Towards a liveable world: Learning from Ainu culture
Eiko Soga, Artist and Researcher at The Ruskin School of Art, and Marenka Thompson-Odlum, Research Associate at Pitt Rivers Museum, share their research on Ainu culture with Jonathan Watkins, Ikon Director. Together they consider the re-labelling of Ainu artefacts, on loan from the Pitt Rivers Museum, as part of Ikon’s exhibition by Ainu artist and musician Mayunkiki, Siknure – Let me live (9 September – 13 November 2022).
The event includes a screening of Soga’s film, Autumn Salmon (2015-19), which was recently exhibited at the Pitt Rivers Museum alongside a pair of Ainu salmon-skin shoes, known as chepkeri and dated c.1900.
This event is in partnership with the Japan Foundation.
Biographies
Eiko Soga lives and works in England and Japan and is currently reading for her DPhil at The Ruskin School of Art, University of Oxford. Soga works with moving image, photography, poetry and installation to explore how our sensory knowledge-based engagement contributes to a diverse ecosystem of the more-than-human world. Her work uses storytelling as a way to observe and document how ephemeral and intangible aspects of everyday processes can lead to bigger phenomena such as collectiveness and the development of culture.

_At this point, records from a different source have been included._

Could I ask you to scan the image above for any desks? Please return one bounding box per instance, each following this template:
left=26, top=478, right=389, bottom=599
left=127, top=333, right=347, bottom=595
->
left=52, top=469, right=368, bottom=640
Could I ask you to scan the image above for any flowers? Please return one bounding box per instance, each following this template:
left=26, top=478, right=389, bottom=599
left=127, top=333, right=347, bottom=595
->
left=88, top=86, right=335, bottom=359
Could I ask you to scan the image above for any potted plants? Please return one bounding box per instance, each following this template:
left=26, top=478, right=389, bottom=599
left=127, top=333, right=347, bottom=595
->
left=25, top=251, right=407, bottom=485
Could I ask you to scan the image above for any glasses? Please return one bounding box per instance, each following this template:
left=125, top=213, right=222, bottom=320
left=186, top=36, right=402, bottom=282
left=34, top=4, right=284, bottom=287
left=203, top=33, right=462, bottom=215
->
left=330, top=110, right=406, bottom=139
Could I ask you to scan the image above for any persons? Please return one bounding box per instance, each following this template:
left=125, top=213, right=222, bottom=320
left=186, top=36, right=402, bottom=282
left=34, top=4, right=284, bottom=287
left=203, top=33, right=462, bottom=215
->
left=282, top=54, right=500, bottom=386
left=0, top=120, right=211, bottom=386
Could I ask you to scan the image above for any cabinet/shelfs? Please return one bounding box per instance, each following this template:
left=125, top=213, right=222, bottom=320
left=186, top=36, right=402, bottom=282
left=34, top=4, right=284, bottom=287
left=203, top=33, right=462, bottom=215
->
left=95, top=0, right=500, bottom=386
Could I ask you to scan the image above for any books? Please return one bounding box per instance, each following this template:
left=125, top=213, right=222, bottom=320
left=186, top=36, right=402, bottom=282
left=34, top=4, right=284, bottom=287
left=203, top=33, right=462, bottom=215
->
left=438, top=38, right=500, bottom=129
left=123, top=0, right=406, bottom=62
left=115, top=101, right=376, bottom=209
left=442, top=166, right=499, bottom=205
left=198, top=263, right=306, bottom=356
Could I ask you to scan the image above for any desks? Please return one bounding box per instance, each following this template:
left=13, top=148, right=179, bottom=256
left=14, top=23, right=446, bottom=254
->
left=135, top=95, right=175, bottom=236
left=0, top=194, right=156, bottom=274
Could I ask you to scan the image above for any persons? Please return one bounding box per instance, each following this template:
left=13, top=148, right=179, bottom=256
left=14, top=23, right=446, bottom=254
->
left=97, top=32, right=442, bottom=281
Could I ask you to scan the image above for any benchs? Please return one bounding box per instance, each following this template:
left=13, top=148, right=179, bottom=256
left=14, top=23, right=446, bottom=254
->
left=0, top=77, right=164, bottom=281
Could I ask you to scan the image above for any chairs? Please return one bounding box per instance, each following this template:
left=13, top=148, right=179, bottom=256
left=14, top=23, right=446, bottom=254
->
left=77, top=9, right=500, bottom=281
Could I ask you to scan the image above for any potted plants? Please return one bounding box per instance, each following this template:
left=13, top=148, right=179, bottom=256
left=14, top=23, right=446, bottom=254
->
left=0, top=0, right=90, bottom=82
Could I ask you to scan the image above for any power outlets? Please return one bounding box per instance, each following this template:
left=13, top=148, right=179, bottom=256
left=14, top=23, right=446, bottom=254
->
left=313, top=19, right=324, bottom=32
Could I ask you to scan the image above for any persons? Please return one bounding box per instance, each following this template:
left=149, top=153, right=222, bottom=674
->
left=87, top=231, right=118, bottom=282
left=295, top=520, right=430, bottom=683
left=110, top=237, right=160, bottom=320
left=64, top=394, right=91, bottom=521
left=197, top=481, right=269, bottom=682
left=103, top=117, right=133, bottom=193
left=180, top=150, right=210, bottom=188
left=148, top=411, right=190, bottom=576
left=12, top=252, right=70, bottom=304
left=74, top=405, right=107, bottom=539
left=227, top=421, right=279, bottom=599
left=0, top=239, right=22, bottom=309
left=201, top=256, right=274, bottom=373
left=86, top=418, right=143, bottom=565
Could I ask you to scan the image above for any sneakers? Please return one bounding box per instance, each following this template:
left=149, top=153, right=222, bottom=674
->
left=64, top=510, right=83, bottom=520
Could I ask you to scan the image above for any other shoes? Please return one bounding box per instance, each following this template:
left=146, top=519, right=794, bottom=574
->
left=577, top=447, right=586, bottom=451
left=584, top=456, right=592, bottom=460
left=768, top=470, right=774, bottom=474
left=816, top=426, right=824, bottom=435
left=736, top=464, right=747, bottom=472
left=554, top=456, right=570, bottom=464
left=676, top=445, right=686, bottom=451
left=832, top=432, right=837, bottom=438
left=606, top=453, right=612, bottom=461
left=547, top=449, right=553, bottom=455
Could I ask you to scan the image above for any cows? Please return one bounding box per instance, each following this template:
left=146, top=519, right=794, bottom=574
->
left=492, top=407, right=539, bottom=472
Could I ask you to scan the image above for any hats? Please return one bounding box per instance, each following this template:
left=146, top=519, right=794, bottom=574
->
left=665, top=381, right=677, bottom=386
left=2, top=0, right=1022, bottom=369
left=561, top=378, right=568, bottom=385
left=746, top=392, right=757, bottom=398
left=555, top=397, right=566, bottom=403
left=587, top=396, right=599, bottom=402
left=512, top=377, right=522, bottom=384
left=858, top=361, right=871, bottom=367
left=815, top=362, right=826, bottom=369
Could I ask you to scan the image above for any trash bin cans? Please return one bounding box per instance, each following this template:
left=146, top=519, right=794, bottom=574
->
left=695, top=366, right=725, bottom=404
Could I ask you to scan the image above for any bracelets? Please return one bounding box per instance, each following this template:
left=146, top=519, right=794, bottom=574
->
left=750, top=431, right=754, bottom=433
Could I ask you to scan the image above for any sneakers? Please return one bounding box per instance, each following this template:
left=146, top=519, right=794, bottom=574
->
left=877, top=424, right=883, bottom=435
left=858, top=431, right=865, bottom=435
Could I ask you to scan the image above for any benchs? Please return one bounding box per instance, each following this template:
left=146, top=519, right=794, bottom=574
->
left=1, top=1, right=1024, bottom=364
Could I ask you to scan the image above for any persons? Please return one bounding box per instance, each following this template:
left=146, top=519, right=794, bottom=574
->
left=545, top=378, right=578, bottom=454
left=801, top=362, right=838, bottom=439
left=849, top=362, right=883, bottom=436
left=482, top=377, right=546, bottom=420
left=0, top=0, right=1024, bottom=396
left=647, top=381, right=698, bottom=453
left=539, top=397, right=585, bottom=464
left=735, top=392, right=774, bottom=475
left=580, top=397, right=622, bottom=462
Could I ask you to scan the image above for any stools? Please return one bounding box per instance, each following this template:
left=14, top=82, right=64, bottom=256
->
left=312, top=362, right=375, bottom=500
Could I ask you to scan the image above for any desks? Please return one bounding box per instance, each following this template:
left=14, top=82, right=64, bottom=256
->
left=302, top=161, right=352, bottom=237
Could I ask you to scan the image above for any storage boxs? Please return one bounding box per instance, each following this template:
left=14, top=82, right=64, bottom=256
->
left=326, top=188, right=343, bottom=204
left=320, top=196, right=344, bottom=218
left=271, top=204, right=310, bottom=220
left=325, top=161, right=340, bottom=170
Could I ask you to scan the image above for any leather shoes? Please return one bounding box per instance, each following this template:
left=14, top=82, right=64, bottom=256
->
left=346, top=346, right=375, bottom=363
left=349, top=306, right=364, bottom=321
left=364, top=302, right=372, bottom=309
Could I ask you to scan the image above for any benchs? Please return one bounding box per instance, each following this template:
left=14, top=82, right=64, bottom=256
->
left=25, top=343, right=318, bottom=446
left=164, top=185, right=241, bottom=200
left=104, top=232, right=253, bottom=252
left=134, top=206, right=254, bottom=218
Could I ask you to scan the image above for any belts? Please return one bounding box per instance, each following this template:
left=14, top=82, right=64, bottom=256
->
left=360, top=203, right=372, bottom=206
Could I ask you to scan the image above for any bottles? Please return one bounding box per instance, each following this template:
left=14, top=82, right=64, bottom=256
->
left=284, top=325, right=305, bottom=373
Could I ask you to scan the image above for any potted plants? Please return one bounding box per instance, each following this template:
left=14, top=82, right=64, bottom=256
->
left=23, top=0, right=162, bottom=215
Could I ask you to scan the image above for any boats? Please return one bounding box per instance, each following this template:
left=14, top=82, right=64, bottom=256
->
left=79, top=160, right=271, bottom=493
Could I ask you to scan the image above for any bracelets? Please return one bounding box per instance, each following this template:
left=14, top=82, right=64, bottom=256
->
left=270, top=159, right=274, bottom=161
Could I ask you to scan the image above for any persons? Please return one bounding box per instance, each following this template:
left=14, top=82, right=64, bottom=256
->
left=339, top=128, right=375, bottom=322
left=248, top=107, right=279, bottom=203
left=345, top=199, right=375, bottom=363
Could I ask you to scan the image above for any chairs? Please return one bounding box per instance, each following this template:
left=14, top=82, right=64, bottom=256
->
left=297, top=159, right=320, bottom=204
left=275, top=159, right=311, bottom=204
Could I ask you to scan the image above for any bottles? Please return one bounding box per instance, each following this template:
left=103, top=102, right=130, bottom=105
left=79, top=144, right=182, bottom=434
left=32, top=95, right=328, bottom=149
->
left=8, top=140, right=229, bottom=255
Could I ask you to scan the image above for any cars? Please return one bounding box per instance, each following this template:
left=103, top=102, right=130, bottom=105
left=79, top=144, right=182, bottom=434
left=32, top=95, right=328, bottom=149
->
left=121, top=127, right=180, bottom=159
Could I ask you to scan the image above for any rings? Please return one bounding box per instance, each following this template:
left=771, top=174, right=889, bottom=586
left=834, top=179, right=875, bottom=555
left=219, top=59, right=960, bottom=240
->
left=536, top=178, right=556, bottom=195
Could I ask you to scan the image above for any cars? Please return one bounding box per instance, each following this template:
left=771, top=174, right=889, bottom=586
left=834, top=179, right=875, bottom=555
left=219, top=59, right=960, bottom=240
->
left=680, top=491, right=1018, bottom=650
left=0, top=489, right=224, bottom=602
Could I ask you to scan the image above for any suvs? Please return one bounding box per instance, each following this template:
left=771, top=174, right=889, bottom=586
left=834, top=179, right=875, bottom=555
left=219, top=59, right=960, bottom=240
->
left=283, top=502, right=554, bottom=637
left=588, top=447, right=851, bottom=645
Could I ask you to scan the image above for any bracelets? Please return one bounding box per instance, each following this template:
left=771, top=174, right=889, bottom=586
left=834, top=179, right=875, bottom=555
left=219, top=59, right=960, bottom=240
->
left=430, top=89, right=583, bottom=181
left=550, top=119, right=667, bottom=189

Marenka Thompson-Odlum is a Research Associate at the Pitt Rivers Museum and a doctoral candidate at the University of Glasgow. Her doctoral research explores Glasgow’s role in the trans-Atlantic slave trade through the material culture house at Glasgow Museums. At the Pitt Rivers Museum, she is researcher on the Labelling Matters project, which investigates the problematic use of language within the museum spaces and ways of decolonisation through re-imagining the definition of a label.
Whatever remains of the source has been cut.